Acción de determinados aditivos en la separación de proteínas
Los aficionados que ya poseen un espumador de proteínas habrán observado que tras alimentar a los peces se produce una disminución e incluso cesa la formación de espuma. Esto es debido a la materia grasa presente en el alimento.
Anteriormente hemos visto que las sustancias hidrófilas no son eliminadas y que las que poseen una parte hidrófila y otra hidrófoba se eliminan en la espuma formada. Pero, ¿qué ocurre con la materia grasa?. Estos compuestos son completamente hidrófobos y desestabilizan la formación de espuma debido a que rompen las burbujas de aire.
Una vez que la materia grasa entra en el agua, se acumula rápidamente en el interior del espumador, eliminando el equilibrio entre la tensión superficial del agua y la presencia de sustancias orgánicas. Este proceso es debido a que el aceite se sitúa entre el aire y el agua de la burbuja y desplaza la materia orgánica eliminable a la interfase aceite-agua. La ruptura de la burbuja se produce en el punto de contacto del aire con el aceite.
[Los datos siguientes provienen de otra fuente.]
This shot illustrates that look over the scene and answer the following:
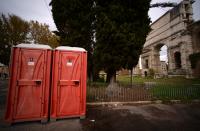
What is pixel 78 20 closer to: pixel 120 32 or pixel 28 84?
pixel 120 32

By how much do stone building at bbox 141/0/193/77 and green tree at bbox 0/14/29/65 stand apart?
25.5 metres

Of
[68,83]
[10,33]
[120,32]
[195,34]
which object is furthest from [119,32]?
[10,33]

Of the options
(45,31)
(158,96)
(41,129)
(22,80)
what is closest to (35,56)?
(22,80)

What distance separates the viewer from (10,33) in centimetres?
2620

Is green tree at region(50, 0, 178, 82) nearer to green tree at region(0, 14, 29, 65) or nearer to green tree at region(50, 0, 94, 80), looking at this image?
green tree at region(50, 0, 94, 80)

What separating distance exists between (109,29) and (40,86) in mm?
5381

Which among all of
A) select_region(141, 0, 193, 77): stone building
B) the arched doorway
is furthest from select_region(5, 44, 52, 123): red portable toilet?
the arched doorway

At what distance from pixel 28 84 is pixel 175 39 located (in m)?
27.8

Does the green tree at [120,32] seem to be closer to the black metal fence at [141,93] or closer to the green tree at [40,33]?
the black metal fence at [141,93]

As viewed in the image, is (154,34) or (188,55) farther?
(154,34)

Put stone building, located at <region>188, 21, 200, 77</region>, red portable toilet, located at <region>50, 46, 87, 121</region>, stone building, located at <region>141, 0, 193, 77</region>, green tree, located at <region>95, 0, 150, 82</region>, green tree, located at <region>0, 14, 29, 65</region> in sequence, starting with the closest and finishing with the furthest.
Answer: red portable toilet, located at <region>50, 46, 87, 121</region>, green tree, located at <region>95, 0, 150, 82</region>, stone building, located at <region>188, 21, 200, 77</region>, stone building, located at <region>141, 0, 193, 77</region>, green tree, located at <region>0, 14, 29, 65</region>

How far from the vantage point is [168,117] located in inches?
198

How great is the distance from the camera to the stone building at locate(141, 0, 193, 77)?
22709 mm

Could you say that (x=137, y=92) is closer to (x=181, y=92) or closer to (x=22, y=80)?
(x=181, y=92)
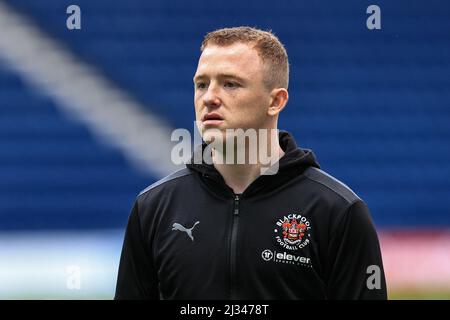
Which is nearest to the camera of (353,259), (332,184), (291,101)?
(353,259)

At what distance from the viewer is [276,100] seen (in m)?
2.58

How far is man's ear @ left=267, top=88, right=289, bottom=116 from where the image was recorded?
8.42ft

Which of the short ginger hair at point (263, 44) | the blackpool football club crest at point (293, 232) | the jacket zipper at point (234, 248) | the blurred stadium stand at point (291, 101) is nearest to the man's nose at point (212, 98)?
the short ginger hair at point (263, 44)

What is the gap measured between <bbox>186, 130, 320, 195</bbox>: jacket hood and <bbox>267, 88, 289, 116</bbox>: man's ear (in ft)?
0.39

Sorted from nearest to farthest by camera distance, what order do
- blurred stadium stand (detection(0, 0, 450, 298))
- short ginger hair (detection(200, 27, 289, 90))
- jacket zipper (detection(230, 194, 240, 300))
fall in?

Una vez que la espuma se desestabiliza y cesa el proceso, se alcanza un estado en que la espuma comienza a formarse de nuevo, produciendo la emulsión del aceite en forma de pequeñas gotas que son finalmente eliminadas por el espumador.
En el tubo de la cámara colectora, por el que asciende la espuma, se suele acumular materia extraída por el espumador y que se debe limpiar de forma periódica, pues este material suele actuar de la misma forma que la grasa, tendiendo a disminuir la estabilidad de la espuma.
El efecto contrario se produce con otro tipo de aditivos denominados surfactantes y que reducen considerablemente la tensión superficial del agua, estabilizando y potenciando la formación de espuma, de manera que la gran cantidad de espuma formada y su rápida ascensión hacia la cámara colectora impide el drenaje adecuado del agua, obteniéndose gran cantidad de espuma muy líquida. Este proceso se produce con determinadas vitaminas, medicamentos, acondicionadores de agua como el Tetra-safe y detergentes. En una ocasión mi sobrino tiró al acuario una toallita húmeda de las usadas para cambiar a los niños, que recogí a los pocos segundos. A la hora más o menos, el espumador había sacado más de tres litros de agua, que habían rebosado la botella de dos litros conectada a la cámara colectora del espumador y se encontraban en el suelo de la habitación.
Se ha dicho anteriormente que los separadores de urea funcionan mejor en agua salada que agua dulce debido al menor tamaño de las burbujas de aire en agua de mar por su mayor tensión superficial. Otro factor a añadir es que al ser mayor la tensión superficial, la solubilidad de los compuestos orgánicos en el agua es menor y tienen mayor tendencia a unirse a las burbujas de aire, por lo que se eliminan más fácilmente. Por este motivo, para realizar una espumación adecuada en agua dulce es necesario añadir surfactantes solubles en agua dulce para favorecer la formación de espuma y que ésta sea estable. Todos hemos visto desgraciadamente, la formación de espuma en los ríos fuertemente contaminados por efluentes industriales o urbanos sin necesidad de inyectar aire de forma artificial.
Con la adición de surfactantes al agua dulce es posible obtener una espuma muy clarita formada por el aditivo y materia orgánica presente en el agua del acuario. Según he leído en Internet, en EEUU se están empezando a comercializar espumadores especialmente diseñados para su empleo en agua dulce.